Microvast is focusing on commercial vehicles like port equipment and mining trucks because, as CEO Yang Wu told Bloomberg, passenger vehicle companies will make their own batteries. One example is General Motors Co., which is building a plant in northeast Ohio for its $2.3 billion joint venture with cell maker LG Chem to assemble Ultium battery packs.

Romeo claims its battery packs deliver an average of 30% greater power density than competitors. In some applications, Romeo packs hold twice as much energy. That is critical to reducing the on-board mass of batteries needed to deliver long-haul range comparable to diesel-powered trucks.

“Depending on the state of charge, we can charge large-scale capacity batteries in 30 minutes or less today,” Selwood said. “We are driving toward being able to charge large-scale commercial vehicle batteries in 15 minutes or less in the future.

“Today, we’re enabling more than 300 miles on a single charge with our largest single-capacity batteries,” he said. “We are heads down trying to get to 500 miles on a single charge in the future. We’re the market leader. But I’m not happy. We need to get to 500 [miles].”

A single charge covering 500 miles and a 15-minute recharge time would put battery power on par with diesel. With less maintenance required, the total cost of ownership could be less. Romeo has evaluated more than 200 cell technologies.

“What that has allowed us to do is not only understand battery cells at the raw materials chemistry levels,” Selwood said. “It is allowing us to drive the development of the up-and-coming battery cell providers that nobody is really talking about.”

The big names in battery cells have multiple partners and big dreams. LG is working with GM; Panasonic provides cells for electric vehicle leader Tesla Inc. and China-based CATL sells batteries to Daimler Trucks.

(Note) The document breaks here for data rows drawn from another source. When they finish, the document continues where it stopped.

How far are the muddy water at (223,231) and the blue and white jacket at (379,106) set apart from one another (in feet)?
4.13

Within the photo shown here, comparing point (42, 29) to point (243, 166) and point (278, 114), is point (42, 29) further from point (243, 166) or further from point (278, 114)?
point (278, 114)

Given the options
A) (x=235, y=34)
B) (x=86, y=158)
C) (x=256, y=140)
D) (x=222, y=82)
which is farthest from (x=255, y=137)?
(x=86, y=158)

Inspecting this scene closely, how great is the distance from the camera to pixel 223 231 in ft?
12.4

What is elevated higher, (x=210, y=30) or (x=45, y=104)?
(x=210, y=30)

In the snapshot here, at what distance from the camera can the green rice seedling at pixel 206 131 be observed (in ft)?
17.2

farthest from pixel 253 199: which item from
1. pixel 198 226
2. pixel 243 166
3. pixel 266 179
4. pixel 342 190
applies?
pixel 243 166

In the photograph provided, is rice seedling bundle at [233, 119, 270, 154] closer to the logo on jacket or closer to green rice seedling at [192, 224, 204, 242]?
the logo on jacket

Samsung is working on a solid-state battery with a 500-mile range.

Even before it became a SPAC target, Romeo built sustainable relationships to grow its business.

BorgWarner Inc. formed a joint venture and invested $50 million for a 20% stake in Romeo in May 2019.

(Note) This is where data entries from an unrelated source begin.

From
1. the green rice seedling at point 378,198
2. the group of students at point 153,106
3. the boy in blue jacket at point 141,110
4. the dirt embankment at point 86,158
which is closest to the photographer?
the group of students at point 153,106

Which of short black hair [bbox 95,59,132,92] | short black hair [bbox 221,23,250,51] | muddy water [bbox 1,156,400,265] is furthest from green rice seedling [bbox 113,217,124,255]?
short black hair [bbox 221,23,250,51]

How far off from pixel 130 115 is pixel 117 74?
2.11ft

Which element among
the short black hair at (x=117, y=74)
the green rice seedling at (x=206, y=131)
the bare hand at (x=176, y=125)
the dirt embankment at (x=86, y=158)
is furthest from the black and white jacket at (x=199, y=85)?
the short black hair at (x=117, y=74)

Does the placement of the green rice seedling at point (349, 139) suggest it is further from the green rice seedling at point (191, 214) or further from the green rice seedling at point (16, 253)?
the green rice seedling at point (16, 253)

“We believe our global engineering and manufacturing footprint enables us to quickly commercialize cutting-edge technology,” Joel Wiegert, president of BorgWarner Morse Systems, said when the joint venture was formed. Wiegert is now CEO of engine drive systems maker Dayco Products.

“We were able to bring the leading-edge battery technology that kind of completes the [BorgWarner] portfolio,” Selwood said.

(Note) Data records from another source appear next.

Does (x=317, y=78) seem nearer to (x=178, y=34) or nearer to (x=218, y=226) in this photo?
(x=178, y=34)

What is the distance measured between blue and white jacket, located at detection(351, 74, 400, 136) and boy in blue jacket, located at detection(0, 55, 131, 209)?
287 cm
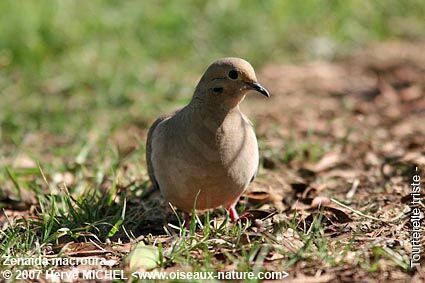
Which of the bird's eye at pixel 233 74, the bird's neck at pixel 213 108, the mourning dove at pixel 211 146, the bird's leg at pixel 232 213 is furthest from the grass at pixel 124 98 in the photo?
the bird's eye at pixel 233 74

Romeo also counts waste hauler Republic Services Group among investors and partners. It signed a deal last week to retrofit two Republic trucks. Republic canceled a deal in December to buy 2,500 electric refuse haulers from startup electric truck maker Nikola Corp. Coincidentally, Nikola is also a Romeo customer.

“We believe our partnership with Romeo Power will strengthen our leadership position within our industry in both electrification and sustainability,” Republic Chief Operating Officer Tim Stuart said. He joined Romeo’s board of directors in November when it bought additional shares in Romeo’s SPAC sponsor.

Republic continues demonstration projects for electric refuse trucks with Mack Trucks and Peterbilt Motors.

Romeo nearly doubled the size of its order book in November when it signed a five-year production contract with Canada’s Lion Electric Co. Romeo expects to book $234 million in revenue from equipping Lion’s Class 6-8 commercial trucks and buses. The company recently expanded its 113,000-square-foot manufacturing facility in Los Angeles.

In January, Romeo signed a deal with Heritage Environmental Services that should lead to fleet sales of 500 electric trucks by 2025, with a long-term goal of electrifying 2,000 trucks.

“We’ve been proving our technology and putting it into the hands of customers, and that is translating to long-term agreements,” Selwood said. “That’s why you invest in Romeo versus just purchasing. The uptime and profit per mile and [return on investment] are what matters.”